The net effect of these strategies is that nursing homes often overstate how sick or
functionally limited a resident is to overstate the amount of work they will have to do
when billing Medicare. I have seen nursing homes approving all sorts of physical, occupational and speech therapies for residents who couldn’t possibly benefit from such therapies. I have seen residents classified as needing extensive assistance with all activities of daily living such as feeding, toileting, dressing, and bathing when in fact the resident was capable of doing far more than the assessment stated. This is a nice situation for the nursing home because they can tell Medicare that the resident needs to be turned and repositioned as well as fed and bathed by their staff to maximize their reimbursement rate while not actually needing to provide that care because the resident is fully capable of performing those tasks. At that point, the nursing home need only DOCUMENT that such care is being provided to be paid in full at the higher rate. In addition to artificially inflating reimbursement rates from Medicare, nursing homes maximize profitability by reducing overhead costs of their business. In fact, for nursing homes that do not want to blatantly commit Medicare Fraud, this is the ONLY way to truly improve profitability as there is no way to raise the price of their services.

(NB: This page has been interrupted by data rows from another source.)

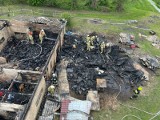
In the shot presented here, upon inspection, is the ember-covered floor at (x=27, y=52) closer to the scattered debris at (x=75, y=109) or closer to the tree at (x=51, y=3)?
the scattered debris at (x=75, y=109)

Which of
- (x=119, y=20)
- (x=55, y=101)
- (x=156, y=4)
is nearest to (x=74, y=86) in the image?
(x=55, y=101)

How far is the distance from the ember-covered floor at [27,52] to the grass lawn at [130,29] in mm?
6638

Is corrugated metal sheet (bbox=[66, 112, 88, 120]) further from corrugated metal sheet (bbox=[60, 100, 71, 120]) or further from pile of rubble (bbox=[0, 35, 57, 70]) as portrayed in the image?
pile of rubble (bbox=[0, 35, 57, 70])

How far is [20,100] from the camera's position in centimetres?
2144

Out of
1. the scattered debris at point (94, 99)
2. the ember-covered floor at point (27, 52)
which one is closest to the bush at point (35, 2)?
the ember-covered floor at point (27, 52)

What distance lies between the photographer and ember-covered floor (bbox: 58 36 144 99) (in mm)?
25138

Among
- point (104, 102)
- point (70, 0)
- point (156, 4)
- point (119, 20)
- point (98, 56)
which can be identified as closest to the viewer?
point (104, 102)

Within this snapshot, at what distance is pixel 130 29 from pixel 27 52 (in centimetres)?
1636

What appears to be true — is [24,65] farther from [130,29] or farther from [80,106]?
[130,29]

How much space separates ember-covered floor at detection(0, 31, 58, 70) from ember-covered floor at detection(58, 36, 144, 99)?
2.14m

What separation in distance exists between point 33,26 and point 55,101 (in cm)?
1211

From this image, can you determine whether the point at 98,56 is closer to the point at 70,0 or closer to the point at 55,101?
the point at 55,101

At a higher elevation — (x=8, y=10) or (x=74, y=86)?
(x=8, y=10)

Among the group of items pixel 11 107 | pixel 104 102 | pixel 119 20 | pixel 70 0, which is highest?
pixel 70 0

Here’s the problem…there aren’t a lot of ways to reduce a nursing home’s overhead. The rent/mortgage on the building is very difficult if not impossible to manipulate. They can choose to purchase lower quality food, linens and supplies of course but the truth is
they are almost always using the cheapest version of these items that they can get away with and once they reach the bottom rung of such costs they have no more moves to make. There is one expense however that is highly manipulatable and it is the HIGHEST cost of running a nursing home business – staffing. Whether its nurses or certified nurse aides, reducing the quantity or quality of nursing home staff can result in significant cost savings to the nursing home business. By removing a nurse or aide from one unit or multiple units, from one shift or multiple shifts can drastically change the financial equation of the operation. If you multiply those savings by multiple weeks,
months or years the numbers can be staggering. For multi-facility national chains the costs savings grow exponentially and enter the millions. In short, keeping staffing levels low is the single best way to maximize profitability. As a result the nursing home is always at risk of crossing the danger threshold where staffing levels endanger the safety and health of the residents in the pursuit of profit. The rest of this story will ultimately go something like this- A client will walk into my office and say one Saturday, my mom rang her call bell for an hour and nobody came. She needed to go to the bathroom really bad but nobody came. She is a dignified woman and she wasn’t about to wet herself if she could avoid it. After an hour of ringing the bell with no response she tried to get up unattended, and fell on her way to the bathroom. When she was found five hours later she had a fractured hip and was in tremendous pain. She waited for 5 hours to be found and her heart was racing when they found her. At 92 years old the hip surgery really took a toll on her and she was
bed and chair bound for the rest f her life. She developed pneumonia from being in bed so long and when she was admitted to the hospital they found a stage IV bedsore the size of a grapefruit all the way to her tailbone. It was infected since she was using a diaper since the surgery and sepsis had infected her blood. She had a bad Urinary tract infection since she was catheterized following the hip surgery and they didn’t change it often enough. She died a horrible death with a 104 degree fever and open infected wounds all over her body.” This is the result of a nursing home simply being a business in the world of prospective payment system.
Ultimately, if families understood this concept-that a nursing home is a business and they empowered themselves before coming into my office, we could drastically reduce the amount of nursing home cases across the US.